▶ **The tasks**
A. List every line in the rows below that contains the string "nearest", matching case exactly.
B. Go on with the post below about whether spouses must file a joint bankruptcy, starting after its last sentence.

--- start of Given text ---

Sunday, September 26, 2010

Must a Husband and Wife File a Joint Bankruptcy. Part II

In a prior post we pointed out the while a husband and wife may file a joint Chapter 7 Bankruptcy or a joint Chapter 13 Bankruptcy, the United States Bankruptcy Code also allows either spouse to file an individual bankruptcy. However, in many cases it would make no sense for a married couple to file an individual bankruptcy, because either the debts are in joint names or each party has substantial debts in his or her own name, and by filing a joint bankruptcy both parties can receive a discharge from their debts.

One reason a couple may not want to file a joint bankruptcy though occurs when the parties have a high enough income that the bankruptcy law will require them to file a Chapter 13 bankruptcy, but they are not that much past the limit. In a Chapter 13 bankruptcy the debtor is required to make monthly payments over a plan period which usually lasts for five years. How large the payments will be is usually based on how much disposable income the household has available (the formula contained in the Bankruptcy Code known as the "means test"), and in the majority of cases the total plan payments add up to substantially less than the amount of debt that the Bankruptcy Court will discharge.

--- end of Given text ---
--- start of Listing ---

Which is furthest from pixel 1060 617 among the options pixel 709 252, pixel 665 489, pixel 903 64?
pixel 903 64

--- end of Listing ---
--- start of Listing ---

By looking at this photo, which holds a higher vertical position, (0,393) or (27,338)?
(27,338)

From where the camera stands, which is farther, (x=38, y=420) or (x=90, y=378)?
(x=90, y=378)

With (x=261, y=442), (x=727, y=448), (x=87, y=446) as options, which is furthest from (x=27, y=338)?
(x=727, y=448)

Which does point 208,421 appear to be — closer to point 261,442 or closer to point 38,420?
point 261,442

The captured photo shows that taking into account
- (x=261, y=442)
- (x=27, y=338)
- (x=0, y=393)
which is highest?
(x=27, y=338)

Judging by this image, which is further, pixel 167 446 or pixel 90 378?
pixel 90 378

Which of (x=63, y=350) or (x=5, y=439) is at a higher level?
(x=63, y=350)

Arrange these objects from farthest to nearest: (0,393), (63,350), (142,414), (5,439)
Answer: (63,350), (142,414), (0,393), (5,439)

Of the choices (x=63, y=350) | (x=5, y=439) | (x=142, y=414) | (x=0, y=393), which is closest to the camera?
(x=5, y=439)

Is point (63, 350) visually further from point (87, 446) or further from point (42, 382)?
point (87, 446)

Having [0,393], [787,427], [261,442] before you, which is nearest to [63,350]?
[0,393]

--- end of Listing ---
--- start of Listing ---

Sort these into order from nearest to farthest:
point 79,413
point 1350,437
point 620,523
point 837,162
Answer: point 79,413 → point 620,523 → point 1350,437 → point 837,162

--- end of Listing ---

▶ **Expected results**
A.
Arrange these objects from farthest to nearest: (0,393), (63,350), (142,414), (5,439)
Having [0,393], [787,427], [261,442] before you, which is nearest to [63,350]?
Sort these into order from nearest to farthest:

B.
In figuring the amount of income that is available the law allows certain deductions for household expenses, and one of the allowed expenses is the debt that the nonfiling spouse will have to pay off over the next five years. In other words in many cases, if one spouse stays out of the bankruptcy the plan payments will go down by the debts payments that spouse has to make over the next sixty months. In some cases the total household debt payments will stay the same either way, and the spouse who does not file will avoid having a bankruptcy on their credit report. Or after allowing the deduction for non discharged household debts, the spouse filing bankruptcy will end up qualifying to do a Chapter 7 bankruptcy rather than a Chapter 13 bankruptcy.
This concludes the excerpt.